<<<<
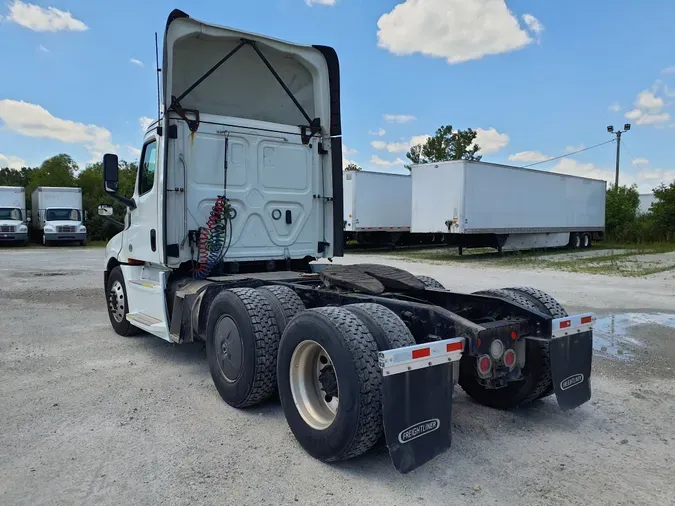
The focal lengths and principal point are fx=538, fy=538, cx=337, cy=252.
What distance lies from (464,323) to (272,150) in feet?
11.8

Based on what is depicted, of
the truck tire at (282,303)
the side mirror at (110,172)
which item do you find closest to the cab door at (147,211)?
the side mirror at (110,172)

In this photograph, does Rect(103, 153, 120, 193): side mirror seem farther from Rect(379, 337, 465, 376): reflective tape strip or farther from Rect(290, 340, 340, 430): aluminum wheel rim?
Rect(379, 337, 465, 376): reflective tape strip

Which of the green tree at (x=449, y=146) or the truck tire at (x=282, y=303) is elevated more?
the green tree at (x=449, y=146)

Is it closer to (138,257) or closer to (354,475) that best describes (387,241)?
(138,257)

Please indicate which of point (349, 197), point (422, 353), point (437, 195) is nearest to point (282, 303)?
point (422, 353)

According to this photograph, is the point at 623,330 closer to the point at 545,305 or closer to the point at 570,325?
the point at 545,305

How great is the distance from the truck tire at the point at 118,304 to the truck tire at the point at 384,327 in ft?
14.4

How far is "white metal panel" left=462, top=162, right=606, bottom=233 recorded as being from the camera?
1988 cm

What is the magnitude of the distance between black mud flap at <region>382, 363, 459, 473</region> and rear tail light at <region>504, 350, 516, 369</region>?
2.08 ft

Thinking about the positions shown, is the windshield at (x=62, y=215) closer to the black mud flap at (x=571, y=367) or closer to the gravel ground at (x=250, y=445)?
the gravel ground at (x=250, y=445)

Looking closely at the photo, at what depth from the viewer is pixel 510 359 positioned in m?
3.80

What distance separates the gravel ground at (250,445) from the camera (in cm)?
318

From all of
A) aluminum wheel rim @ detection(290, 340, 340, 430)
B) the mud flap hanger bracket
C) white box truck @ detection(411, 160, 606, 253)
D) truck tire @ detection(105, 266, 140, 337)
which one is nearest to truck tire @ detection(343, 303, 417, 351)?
aluminum wheel rim @ detection(290, 340, 340, 430)

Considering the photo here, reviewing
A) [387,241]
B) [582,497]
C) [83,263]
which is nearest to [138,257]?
[582,497]
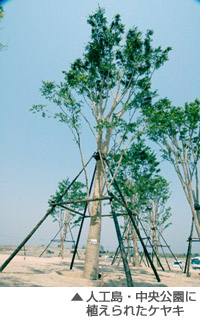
>>>>
> YOUR TASK
Rewrite every line of the records above, replacing "truck tire" with "rear tire" wherever it appears and changing nothing else. Leave out the pictures.

> EXERCISE ANSWER
The focal lengths and principal point are fx=538, fy=538, cx=337, cy=252.
What distance lies from (464,323) to (272,150) in feet?
11.8

Based on what is depicted, of
the rear tire at (282,303)
the side mirror at (110,172)
which item do you find closest to the cab door at (147,211)?
the side mirror at (110,172)

In this photograph, does Rect(103, 153, 120, 193): side mirror seem farther from Rect(379, 337, 465, 376): reflective tape strip or farther from Rect(290, 340, 340, 430): aluminum wheel rim?
Rect(379, 337, 465, 376): reflective tape strip

Which of the green tree at (x=449, y=146) or the rear tire at (x=282, y=303) is elevated more?
the green tree at (x=449, y=146)

Is it closer to (138,257) or closer to (354,475) that best describes (387,241)?
(138,257)

Please indicate which of point (349, 197), point (422, 353), point (437, 195) is nearest to point (282, 303)?
point (422, 353)

According to this photograph, is the point at 623,330 closer to the point at 545,305 or closer to the point at 570,325?
the point at 545,305

How great is the distance from the rear tire at the point at 118,304 to the rear tire at the point at 384,327 in ft?
14.4

How far is "white metal panel" left=462, top=162, right=606, bottom=233 recorded as being from the camera?
1988 cm

What is the magnitude of the distance between black mud flap at <region>382, 363, 459, 473</region> and rear tail light at <region>504, 350, 516, 369</region>?
2.08 ft

Thinking about the positions shown, is the windshield at (x=62, y=215) closer to the black mud flap at (x=571, y=367) or closer to the gravel ground at (x=250, y=445)?
the gravel ground at (x=250, y=445)

Looking closely at the photo, at what depth from the viewer is pixel 510 359 positioned in m?
3.80

What distance separates the gravel ground at (250,445) from the camera (in cm)?
318

From all of
A) aluminum wheel rim @ detection(290, 340, 340, 430)
B) the mud flap hanger bracket
C) white box truck @ detection(411, 160, 606, 253)
D) rear tire @ detection(105, 266, 140, 337)
which one is nearest to rear tire @ detection(343, 303, 417, 351)?
aluminum wheel rim @ detection(290, 340, 340, 430)

Considering the photo here, reviewing
A) [387,241]
B) [582,497]
C) [83,263]
which is nearest to [138,257]?
[582,497]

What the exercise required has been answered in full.